Preparation time: 5 minutes
Cooking time: 7 minutes
1. Make the sauce by heating the crème fraîche and mustard gently in a small saucepan for 2 minutes. Use scissors to snip the herbs directly into the saucepan, reserving a few leaves for garnish. Season to taste. If it’s too sharp for you, add a pinch of sugar or sweetener.
2. For the ‘Benefit’ layer, microwave or pan cook the spinach with a little water and a squeeze of lemon juice until wilted. Season with pepper then drain through a sieve. When cool enough to handle, carefully squeeze out as much of the water as possible and set aside.
3. Toast the sourdough bread lightly under the grill or in a toaster.

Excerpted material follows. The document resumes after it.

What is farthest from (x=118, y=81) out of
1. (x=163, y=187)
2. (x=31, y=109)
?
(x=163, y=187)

4.For the egg(s), bring a medium saucepan of water to the boil with a splash of vinegar. Break your egg onto a small plate. Create a whirlpool in the water with a fork or whisk and, with your other hand, slip the egg into the middle of the saucepan as gently as possible. Turn off the heat and set a timer for 3 minutes. After that time, check that the egg white has set before removing from the saucepan using a slotted spoon. Place gently onto a plate lined with kitchen paper to absorb the excess cooking water.

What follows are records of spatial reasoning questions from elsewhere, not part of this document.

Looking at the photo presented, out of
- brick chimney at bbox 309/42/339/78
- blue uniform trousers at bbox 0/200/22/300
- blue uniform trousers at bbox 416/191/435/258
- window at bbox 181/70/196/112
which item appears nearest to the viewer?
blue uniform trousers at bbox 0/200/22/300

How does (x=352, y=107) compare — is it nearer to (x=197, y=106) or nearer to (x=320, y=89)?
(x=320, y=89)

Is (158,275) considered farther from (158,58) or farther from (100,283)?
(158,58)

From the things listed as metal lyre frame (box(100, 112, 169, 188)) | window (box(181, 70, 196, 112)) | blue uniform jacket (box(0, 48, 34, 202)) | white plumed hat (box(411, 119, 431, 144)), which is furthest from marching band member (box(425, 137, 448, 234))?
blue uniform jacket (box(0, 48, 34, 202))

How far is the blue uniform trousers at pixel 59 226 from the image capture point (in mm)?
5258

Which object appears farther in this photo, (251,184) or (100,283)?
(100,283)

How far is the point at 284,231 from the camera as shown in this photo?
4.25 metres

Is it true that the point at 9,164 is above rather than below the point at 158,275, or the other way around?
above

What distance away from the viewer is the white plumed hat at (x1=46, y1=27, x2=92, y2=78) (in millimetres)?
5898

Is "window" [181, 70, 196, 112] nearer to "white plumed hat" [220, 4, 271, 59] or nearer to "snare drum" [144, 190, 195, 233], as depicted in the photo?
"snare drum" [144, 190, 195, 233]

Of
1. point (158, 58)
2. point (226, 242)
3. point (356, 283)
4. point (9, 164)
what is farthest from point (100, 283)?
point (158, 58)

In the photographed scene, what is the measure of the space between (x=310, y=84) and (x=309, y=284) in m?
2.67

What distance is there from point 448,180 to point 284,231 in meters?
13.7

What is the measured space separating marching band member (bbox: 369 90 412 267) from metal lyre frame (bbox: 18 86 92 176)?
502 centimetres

5.Set the toast on a warm plate, lay the spinach, ham or salmon on top then add the egg(s) and finally the sauce. Season, and garnish with the reserved herb leaves and serve immediately.
More ideas from the 5:2 Kitchen
Sautéed mushrooms are a tasty and gluten-free alternative to spinach. On a non-fasting day, double up on the eggs, and butter your toast. A few pumpkin seeds scattered on top add extra crunch and nutrients.